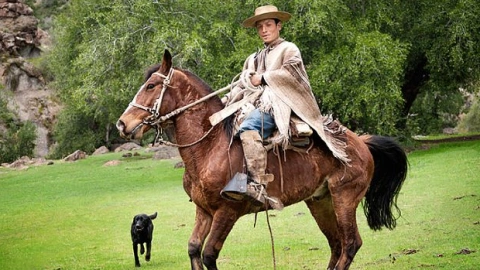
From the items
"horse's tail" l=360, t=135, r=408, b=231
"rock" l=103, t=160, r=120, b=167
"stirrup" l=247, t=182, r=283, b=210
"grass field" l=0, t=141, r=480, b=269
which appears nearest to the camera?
"stirrup" l=247, t=182, r=283, b=210

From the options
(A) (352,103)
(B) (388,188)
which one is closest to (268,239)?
(B) (388,188)

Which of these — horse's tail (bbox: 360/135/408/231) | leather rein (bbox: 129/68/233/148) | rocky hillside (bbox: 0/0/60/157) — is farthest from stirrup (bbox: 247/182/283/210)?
rocky hillside (bbox: 0/0/60/157)

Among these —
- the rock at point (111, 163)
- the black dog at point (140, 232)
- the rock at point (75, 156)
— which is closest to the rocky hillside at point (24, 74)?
the rock at point (75, 156)

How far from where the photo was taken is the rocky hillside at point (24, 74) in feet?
164

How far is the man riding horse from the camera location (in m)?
6.96

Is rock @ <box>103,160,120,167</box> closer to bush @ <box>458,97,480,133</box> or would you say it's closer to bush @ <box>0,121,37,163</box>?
bush @ <box>0,121,37,163</box>

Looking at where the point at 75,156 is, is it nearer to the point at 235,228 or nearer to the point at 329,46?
the point at 329,46

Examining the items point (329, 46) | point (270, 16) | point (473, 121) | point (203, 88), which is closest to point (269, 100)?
point (203, 88)

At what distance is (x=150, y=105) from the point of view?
722 centimetres

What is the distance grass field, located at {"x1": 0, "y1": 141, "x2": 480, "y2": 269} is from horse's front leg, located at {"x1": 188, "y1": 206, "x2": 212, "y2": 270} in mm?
2521

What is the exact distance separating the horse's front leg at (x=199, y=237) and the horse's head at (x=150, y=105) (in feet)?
3.58

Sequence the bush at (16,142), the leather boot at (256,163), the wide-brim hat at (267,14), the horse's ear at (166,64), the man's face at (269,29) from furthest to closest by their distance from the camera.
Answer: the bush at (16,142) → the man's face at (269,29) → the wide-brim hat at (267,14) → the horse's ear at (166,64) → the leather boot at (256,163)

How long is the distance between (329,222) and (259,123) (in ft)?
6.00

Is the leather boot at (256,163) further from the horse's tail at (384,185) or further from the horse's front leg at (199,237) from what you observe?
the horse's tail at (384,185)
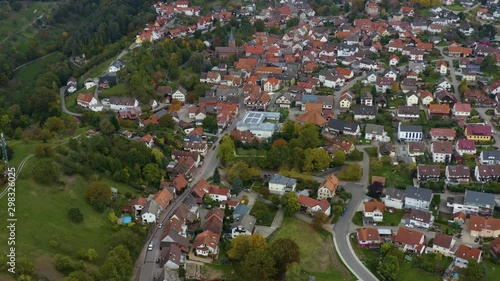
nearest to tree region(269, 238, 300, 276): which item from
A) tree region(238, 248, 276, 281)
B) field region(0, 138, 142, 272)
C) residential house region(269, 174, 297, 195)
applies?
tree region(238, 248, 276, 281)

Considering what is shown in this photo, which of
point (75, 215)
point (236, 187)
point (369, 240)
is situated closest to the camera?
point (369, 240)

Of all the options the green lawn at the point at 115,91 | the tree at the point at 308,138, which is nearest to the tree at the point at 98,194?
the tree at the point at 308,138

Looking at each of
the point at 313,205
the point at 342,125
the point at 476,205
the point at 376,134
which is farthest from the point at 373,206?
the point at 342,125

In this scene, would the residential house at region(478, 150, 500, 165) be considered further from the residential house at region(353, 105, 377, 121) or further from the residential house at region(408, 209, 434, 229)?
the residential house at region(353, 105, 377, 121)

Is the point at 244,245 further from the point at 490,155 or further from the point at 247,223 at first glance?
the point at 490,155

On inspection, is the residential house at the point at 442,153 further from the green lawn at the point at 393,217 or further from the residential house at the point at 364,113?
the residential house at the point at 364,113
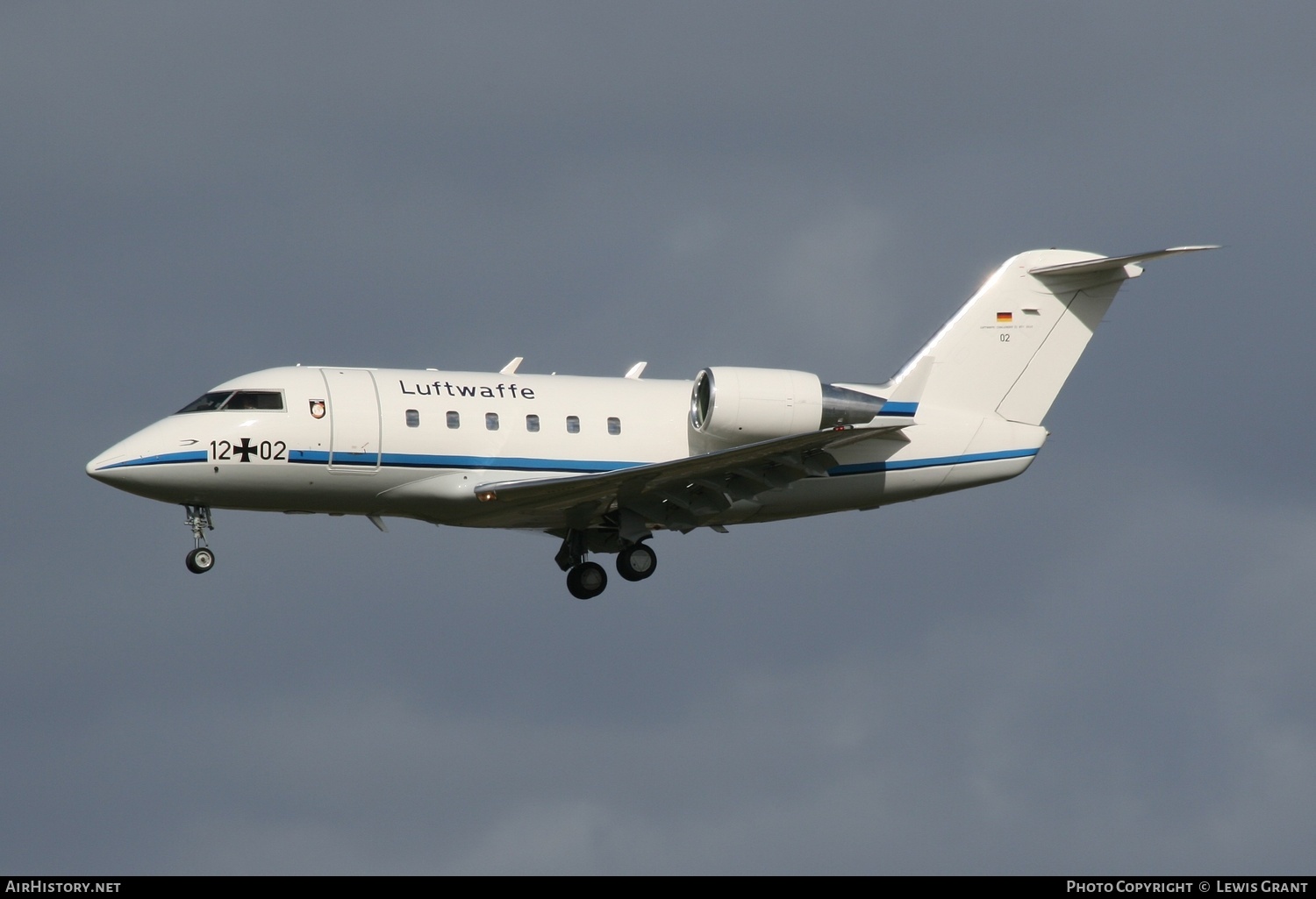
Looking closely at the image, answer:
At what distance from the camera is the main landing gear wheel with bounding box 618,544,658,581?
31.7 metres

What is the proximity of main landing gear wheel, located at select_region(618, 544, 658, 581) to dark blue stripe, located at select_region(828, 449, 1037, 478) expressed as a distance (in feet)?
11.0

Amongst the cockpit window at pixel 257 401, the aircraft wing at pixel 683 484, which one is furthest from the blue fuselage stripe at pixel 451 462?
the cockpit window at pixel 257 401

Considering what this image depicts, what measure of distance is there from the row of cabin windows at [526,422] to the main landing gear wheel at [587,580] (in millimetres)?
2474

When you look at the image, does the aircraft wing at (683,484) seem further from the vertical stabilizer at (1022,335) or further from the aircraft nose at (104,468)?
the aircraft nose at (104,468)

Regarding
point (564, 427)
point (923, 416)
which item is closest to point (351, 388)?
point (564, 427)

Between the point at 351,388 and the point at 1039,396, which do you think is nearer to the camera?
the point at 351,388

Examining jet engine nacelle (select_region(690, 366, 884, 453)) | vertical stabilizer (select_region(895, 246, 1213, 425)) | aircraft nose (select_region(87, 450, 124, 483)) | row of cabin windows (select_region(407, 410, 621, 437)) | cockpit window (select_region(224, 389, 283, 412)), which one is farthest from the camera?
vertical stabilizer (select_region(895, 246, 1213, 425))

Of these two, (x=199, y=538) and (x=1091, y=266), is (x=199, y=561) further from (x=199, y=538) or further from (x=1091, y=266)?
(x=1091, y=266)

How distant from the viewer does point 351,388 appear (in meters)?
30.1

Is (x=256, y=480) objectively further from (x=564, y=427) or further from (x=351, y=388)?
(x=564, y=427)

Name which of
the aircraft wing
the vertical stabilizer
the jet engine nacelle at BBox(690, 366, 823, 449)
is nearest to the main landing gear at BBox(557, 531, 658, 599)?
the aircraft wing

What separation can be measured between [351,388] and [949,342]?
34.5ft

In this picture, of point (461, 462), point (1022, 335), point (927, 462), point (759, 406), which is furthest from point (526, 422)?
point (1022, 335)

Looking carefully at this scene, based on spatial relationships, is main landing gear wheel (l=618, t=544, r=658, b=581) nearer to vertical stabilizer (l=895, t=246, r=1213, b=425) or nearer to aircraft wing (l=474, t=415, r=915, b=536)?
aircraft wing (l=474, t=415, r=915, b=536)
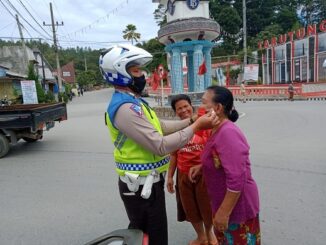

> [What the exercise asks]
Report every line in the records above that contains the string "leather". Case counts.

> [Answer to this problem]
Which of these — horse's tail (bbox: 360/135/408/231) | leather rein (bbox: 129/68/233/148) | rocky hillside (bbox: 0/0/60/157) — is farthest from stirrup (bbox: 247/182/283/210)?
Sequence the bush at (16,142), the leather boot at (256,163), the wide-brim hat at (267,14), the horse's ear at (166,64), the man's face at (269,29) from furthest to closest by their distance from the camera.
Answer: the bush at (16,142) → the man's face at (269,29) → the wide-brim hat at (267,14) → the horse's ear at (166,64) → the leather boot at (256,163)
Is the leather boot at (256,163) further from the horse's tail at (384,185) or further from the horse's front leg at (199,237) from what you observe?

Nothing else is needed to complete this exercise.